## Work required
An exact copy of all the data is required.

Top of Exercise inputs

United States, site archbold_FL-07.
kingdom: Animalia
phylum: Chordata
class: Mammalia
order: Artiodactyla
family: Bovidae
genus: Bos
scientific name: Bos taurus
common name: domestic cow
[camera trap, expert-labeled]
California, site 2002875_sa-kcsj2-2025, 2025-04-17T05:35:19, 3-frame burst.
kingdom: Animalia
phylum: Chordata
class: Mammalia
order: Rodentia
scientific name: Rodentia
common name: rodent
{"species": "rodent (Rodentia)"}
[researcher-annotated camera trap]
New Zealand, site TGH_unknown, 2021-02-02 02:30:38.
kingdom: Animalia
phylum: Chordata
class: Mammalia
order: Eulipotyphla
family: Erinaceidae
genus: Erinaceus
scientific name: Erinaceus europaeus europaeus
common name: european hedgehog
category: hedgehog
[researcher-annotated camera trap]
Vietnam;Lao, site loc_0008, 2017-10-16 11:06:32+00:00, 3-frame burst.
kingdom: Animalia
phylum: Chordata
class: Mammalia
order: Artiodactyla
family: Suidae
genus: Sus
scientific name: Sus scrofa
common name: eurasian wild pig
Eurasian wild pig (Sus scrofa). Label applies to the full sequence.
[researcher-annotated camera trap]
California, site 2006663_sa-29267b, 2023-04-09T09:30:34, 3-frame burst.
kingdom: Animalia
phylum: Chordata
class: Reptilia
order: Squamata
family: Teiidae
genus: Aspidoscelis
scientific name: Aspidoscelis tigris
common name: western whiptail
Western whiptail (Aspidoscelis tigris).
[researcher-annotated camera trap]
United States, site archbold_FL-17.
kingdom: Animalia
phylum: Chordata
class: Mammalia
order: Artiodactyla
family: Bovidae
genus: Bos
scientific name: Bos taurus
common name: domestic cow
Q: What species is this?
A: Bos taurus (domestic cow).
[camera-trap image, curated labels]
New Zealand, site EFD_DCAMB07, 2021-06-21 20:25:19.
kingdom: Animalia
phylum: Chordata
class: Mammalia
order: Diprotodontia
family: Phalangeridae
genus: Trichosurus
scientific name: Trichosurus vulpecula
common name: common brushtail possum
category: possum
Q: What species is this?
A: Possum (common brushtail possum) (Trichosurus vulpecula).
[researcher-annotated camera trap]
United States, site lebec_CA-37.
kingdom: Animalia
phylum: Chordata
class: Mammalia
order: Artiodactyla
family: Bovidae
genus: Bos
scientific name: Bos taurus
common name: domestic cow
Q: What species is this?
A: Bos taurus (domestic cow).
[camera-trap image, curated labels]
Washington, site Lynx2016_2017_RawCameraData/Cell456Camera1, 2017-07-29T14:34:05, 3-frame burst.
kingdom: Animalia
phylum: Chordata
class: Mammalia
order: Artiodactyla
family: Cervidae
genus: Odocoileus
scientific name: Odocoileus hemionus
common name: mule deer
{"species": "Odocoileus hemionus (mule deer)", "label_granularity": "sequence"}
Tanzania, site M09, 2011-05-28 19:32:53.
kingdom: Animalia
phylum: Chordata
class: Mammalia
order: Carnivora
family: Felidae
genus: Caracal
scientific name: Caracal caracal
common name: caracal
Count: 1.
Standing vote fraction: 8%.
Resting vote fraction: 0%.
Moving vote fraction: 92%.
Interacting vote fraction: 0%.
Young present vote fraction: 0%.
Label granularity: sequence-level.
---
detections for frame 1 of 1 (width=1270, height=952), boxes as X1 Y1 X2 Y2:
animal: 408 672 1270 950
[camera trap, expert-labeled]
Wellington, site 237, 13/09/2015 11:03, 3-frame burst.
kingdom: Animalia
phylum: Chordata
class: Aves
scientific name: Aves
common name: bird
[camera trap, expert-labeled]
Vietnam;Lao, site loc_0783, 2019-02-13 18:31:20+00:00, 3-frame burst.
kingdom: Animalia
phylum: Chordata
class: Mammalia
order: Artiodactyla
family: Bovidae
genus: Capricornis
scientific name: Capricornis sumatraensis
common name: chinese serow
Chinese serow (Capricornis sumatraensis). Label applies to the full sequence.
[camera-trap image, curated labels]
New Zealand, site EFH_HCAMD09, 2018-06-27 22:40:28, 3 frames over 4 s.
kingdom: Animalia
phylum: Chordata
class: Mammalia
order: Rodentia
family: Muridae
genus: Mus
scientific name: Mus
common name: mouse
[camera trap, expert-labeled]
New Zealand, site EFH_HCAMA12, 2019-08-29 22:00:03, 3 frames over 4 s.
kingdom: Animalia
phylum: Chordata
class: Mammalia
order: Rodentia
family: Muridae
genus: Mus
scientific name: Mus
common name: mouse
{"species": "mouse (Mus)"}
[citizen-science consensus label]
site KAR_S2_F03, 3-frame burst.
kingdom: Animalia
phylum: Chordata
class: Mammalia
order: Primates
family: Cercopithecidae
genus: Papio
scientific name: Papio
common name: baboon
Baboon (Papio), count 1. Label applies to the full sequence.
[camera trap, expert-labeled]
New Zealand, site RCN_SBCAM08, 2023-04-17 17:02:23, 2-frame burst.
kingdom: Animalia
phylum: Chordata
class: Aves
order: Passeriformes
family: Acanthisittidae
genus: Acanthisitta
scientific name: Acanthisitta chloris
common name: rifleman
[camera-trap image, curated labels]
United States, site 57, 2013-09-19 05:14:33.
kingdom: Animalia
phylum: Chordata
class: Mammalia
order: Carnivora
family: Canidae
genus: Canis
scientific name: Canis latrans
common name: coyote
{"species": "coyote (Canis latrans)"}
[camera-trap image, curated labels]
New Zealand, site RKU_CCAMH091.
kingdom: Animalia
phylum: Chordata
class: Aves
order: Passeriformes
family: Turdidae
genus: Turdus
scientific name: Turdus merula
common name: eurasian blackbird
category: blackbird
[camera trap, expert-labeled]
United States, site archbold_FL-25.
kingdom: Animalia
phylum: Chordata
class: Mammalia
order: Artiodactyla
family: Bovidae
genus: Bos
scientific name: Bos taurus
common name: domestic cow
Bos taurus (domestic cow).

Bottom of Exercise inputs

## Written answer
United States, site archbold_FL-07.
kingdom: Animalia
phylum: Chordata
class: Mammalia
order: Artiodactyla
family: Bovidae
genus: Bos
scientific name: Bos taurus
common name: domestic cow
[camera trap, expert-labeled]
California, site 2002875_sa-kcsj2-2025, 2025-04-17T05:35:19, 3-frame burst.
kingdom: Animalia
phylum: Chordata
class: Mammalia
order: Rodentia
scientific name: Rodentia
common name: rodent
{"species": "rodent (Rodentia)"}
[researcher-annotated camera trap]
New Zealand, site TGH_unknown, 2021-02-02 02:30:38.
kingdom: Animalia
phylum: Chordata
class: Mammalia
order: Eulipotyphla
family: Erinaceidae
genus: Erinaceus
scientific name: Erinaceus europaeus europaeus
common name: european hedgehog
category: hedgehog
[researcher-annotated camera trap]
Vietnam;Lao, site loc_0008, 2017-10-16 11:06:32+00:00, 3-frame burst.
kingdom: Animalia
phylum: Chordata
class: Mammalia
order: Artiodactyla
family: Suidae
genus: Sus
scientific name: Sus scrofa
common name: eurasian wild pig
Eurasian wild pig (Sus scrofa). Label applies to the full sequence.
[researcher-annotated camera trap]
California, site 2006663_sa-29267b, 2023-04-09T09:30:34, 3-frame burst.
kingdom: Animalia
phylum: Chordata
class: Reptilia
order: Squamata
family: Teiidae
genus: Aspidoscelis
scientific name: Aspidoscelis tigris
common name: western whiptail
Western whiptail (Aspidoscelis tigris).
[researcher-annotated camera trap]
United States, site archbold_FL-17.
kingdom: Animalia
phylum: Chordata
class: Mammalia
order: Artiodactyla
family: Bovidae
genus: Bos
scientific name: Bos taurus
common name: domestic cow
Q: What species is this?
A: Bos taurus (domestic cow).
[camera-trap image, curated labels]
New Zealand, site EFD_DCAMB07, 2021-06-21 20:25:19.
kingdom: Animalia
phylum: Chordata
class: Mammalia
order: Diprotodontia
family: Phalangeridae
genus: Trichosurus
scientific name: Trichosurus vulpecula
common name: common brushtail possum
category: possum
Q: What species is this?
A: Possum (common brushtail possum) (Trichosurus vulpecula).
[researcher-annotated camera trap]
United States, site lebec_CA-37.
kingdom: Animalia
phylum: Chordata
class: Mammalia
order: Artiodactyla
family: Bovidae
genus: Bos
scientific name: Bos taurus
common name: domestic cow
Q: What species is this?
A: Bos taurus (domestic cow).
[camera-trap image, curated labels]
Washington, site Lynx2016_2017_RawCameraData/Cell456Camera1, 2017-07-29T14:34:05, 3-frame burst.
kingdom: Animalia
phylum: Chordata
class: Mammalia
order: Artiodactyla
family: Cervidae
genus: Odocoileus
scientific name: Odocoileus hemionus
common name: mule deer
{"species": "Odocoileus hemionus (mule deer)", "label_granularity": "sequence"}
Tanzania, site M09, 2011-05-28 19:32:53.
kingdom: Animalia
phylum: Chordata
class: Mammalia
order: Carnivora
family: Felidae
genus: Caracal
scientific name: Caracal caracal
common name: caracal
Count: 1.
Standing vote fraction: 8%.
Resting vote fraction: 0%.
Moving vote fraction: 92%.
Interacting vote fraction: 0%.
Young present vote fraction: 0%.
Label granularity: sequence-level.
---
detections for frame 1 of 1 (width=1270, height=952), boxes as X1 Y1 X2 Y2:
animal: 408 672 1270 950
[camera trap, expert-labeled]
Wellington, site 237, 13/09/2015 11:03, 3-frame burst.
kingdom: Animalia
phylum: Chordata
class: Aves
scientific name: Aves
common name: bird
[camera trap, expert-labeled]
Vietnam;Lao, site loc_0783, 2019-02-13 18:31:20+00:00, 3-frame burst.
kingdom: Animalia
phylum: Chordata
class: Mammalia
order: Artiodactyla
family: Bovidae
genus: Capricornis
scientific name: Capricornis sumatraensis
common name: chinese serow
Chinese serow (Capricornis sumatraensis). Label applies to the full sequence.
[camera-trap image, curated labels]
New Zealand, site EFH_HCAMD09, 2018-06-27 22:40:28, 3 frames over 4 s.
kingdom: Animalia
phylum: Chordata
class: Mammalia
order: Rodentia
family: Muridae
genus: Mus
scientific name: Mus
common name: mouse
[camera trap, expert-labeled]
New Zealand, site EFH_HCAMA12, 2019-08-29 22:00:03, 3 frames over 4 s.
kingdom: Animalia
phylum: Chordata
class: Mammalia
order: Rodentia
family: Muridae
genus: Mus
scientific name: Mus
common name: mouse
{"species": "mouse (Mus)"}
[citizen-science consensus label]
site KAR_S2_F03, 3-frame burst.
kingdom: Animalia
phylum: Chordata
class: Mammalia
order: Primates
family: Cercopithecidae
genus: Papio
scientific name: Papio
common name: baboon
Baboon (Papio), count 1. Label applies to the full sequence.
[camera trap, expert-labeled]
New Zealand, site RCN_SBCAM08, 2023-04-17 17:02:23, 2-frame burst.
kingdom: Animalia
phylum: Chordata
class: Aves
order: Passeriformes
family: Acanthisittidae
genus: Acanthisitta
scientific name: Acanthisitta chloris
common name: rifleman
[camera-trap image, curated labels]
United States, site 57, 2013-09-19 05:14:33.
kingdom: Animalia
phylum: Chordata
class: Mammalia
order: Carnivora
family: Canidae
genus: Canis
scientific name: Canis latrans
common name: coyote
{"species": "coyote (Canis latrans)"}
[camera-trap image, curated labels]
New Zealand, site RKU_CCAMH091.
kingdom: Animalia
phylum: Chordata
class: Aves
order: Passeriformes
family: Turdidae
genus: Turdus
scientific name: Turdus merula
common name: eurasian blackbird
category: blackbird
[camera trap, expert-labeled]
United States, site archbold_FL-25.
kingdom: Animalia
phylum: Chordata
class: Mammalia
order: Artiodactyla
family: Bovidae
genus: Bos
scientific name: Bos taurus
common name: domestic cow
Bos taurus (domestic cow).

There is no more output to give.